Aufgabenstellung =>
• a. Unter welchem Motto versammelten sich laut dem Text über die Proteste gegen Ungarns neue Verfassung die Menschen in Budapest?
• b. Der Text über die Proteste gegen Ungarns neue Verfassung ist im Anschluss an seinen letzten Satz weiterzuschreiben.

Lesetext =>
····················

Justiz und Wahlgesetz eingeschränkt: Zehntausende demonstrieren
In Ungarn haben am Montag Zehntausende gegen die umstrittene neue Verfassung und die rechtskonservative Regierung von Ministerpräsident Viktor Orban protestiert.
In der Oper ein Festakt, vor der Oper Proteste: Viele Bürger Ungarns sind gegen die neue Verfassung, die zum 1. Januar in Kraft getreten ist. Nach Angaben der Veranstalter versammelten sich in der Hauptstadt Budapest rund 100.000 Menschen unter dem Motto "Es wird wieder eine Republik geben". In der zum Jahreswechsel in Kraft getretenen Verfassung war die Bezeichnung "Republik" aus dem Staatsnamen gestrichen worden.
Statt "Republik Ungarn" heißt das Land nur noch "Ungarn"

····················

Datenauszug =>
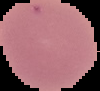 Segmented cell region on a black background. From a thin blood film. Image is 100×91 pixels. Result: no malaria parasites detected.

····················

Antworten je Aufgabe =>
• a. Unter dem Motto „Es wird wieder eine Republik geben“.

• b.
In Sprechchören forderte die Menge den Rücktritt des rechts-konservativen Ministerpräsidenten Viktor Orbán. Der ungarische Regierungschef nahm zur gleichen Zeit im Opernhaus mit seinem Kabinett und anderen staatlichen Würdenträgern an einem Festakt für das neue Grundgesetz teil, das am Neujahrstag in Kraft trat.
Kritiker sehen in der Verfassung, die von der Zweidrittelmehrheit der Regierungspartei Fidesz (Bund Junger Demokraten) im Parlament gebilligt wurde, ein Instrument zum Abbau der Demokratie in Ungarn. Mehrere Redner betonten bei der Demonstration, dass die Ungarn ihr Land weiterhin als Republik betrachten würden. Denn mit dem neuen Grundgesetz änderte sich auch der Landesname: Statt "Republik Ungarn" heißt das Land nunmehr einfach "Ungarn".
Demonstranten sprechen von "Orbáns Diktatur"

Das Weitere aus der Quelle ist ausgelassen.